Item 1.01 Entry into a Material Definitive Agreement
CHS Inc., a Minnesota corporation (the "Company"), previously announced that on
March 4, 2013 it entered into a Master Agreement (the "Master Agreement") and
related arrangements with ConAgra Foods, Inc., a Delaware corporation
("ConAgra"), Cargill, Incorporated, a Delaware corporation ("Cargill"), and HM
Luxembourg, a Luxembourg Société à responsabilité limitée, pursuant to which the
Company, ConAgra and Cargill (the "Owners") agreed to form a joint venture to be
known as Ardent Mills. Ardent Mills combines the North American flour milling
operations and related businesses operated through the ConAgra Mills division of
ConAgra, with the Horizon Milling joint venture of the Company and Cargill.

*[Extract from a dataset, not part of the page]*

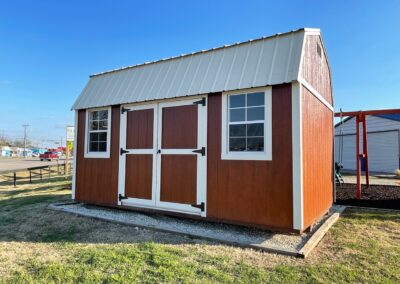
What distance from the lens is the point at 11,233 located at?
5.02 metres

On May 25, 2014, the Company, ConAgra and Cargill entered into an amendment
(the "Amendment") to the Master Agreement. As previously disclosed, the Owners
expected to divest four flour milling facilities: Horizon Milling's Los
Angeles, California, mill; and ConAgra Mills' Oakland, California, Saginaw,
Texas, and New Prague, Minnesota, mills, prior to, or simultaneous with, the
closing of the Ardent Mills transaction as a condition to an agreement with the
U.S. Department of Justice related to the formation of the Ardent Mills joint
venture. These divestitures have been completed. The Amendment, among other
matters, (i) provides for the divestiture of these four flour milling facilities
and (ii) generally ensures that the proceeds to be received by the Owners,
indemnification provisions and other benefits and burdens allocated among the
Owners in the Master Agreement are adjusted to account for such divestitures.
As noted above, the Company previously formed the Horizon Milling joint venture
with Cargill. In addition, the Company conducts a portion of its grain marketing
operations through TEMCO, LLC, a 50% joint venture with Cargill.
Item 8.01 Other Events
On May 29, 2014, the Company and the other Owners completed the formation of the
previously announced Ardent Mills joint venture. In connection with the closing
of the joint venture, the Company received a 12% ownership interest in the joint
venture as well as a cash distribution of approximately $116.5 million, before
taxes and other closing costs.
Pursuant to the requirements of the Securities Exchange Act of 1934, the
registrant has duly caused this report to be signed on its behalf by the
undersigned hereunto duly authorized.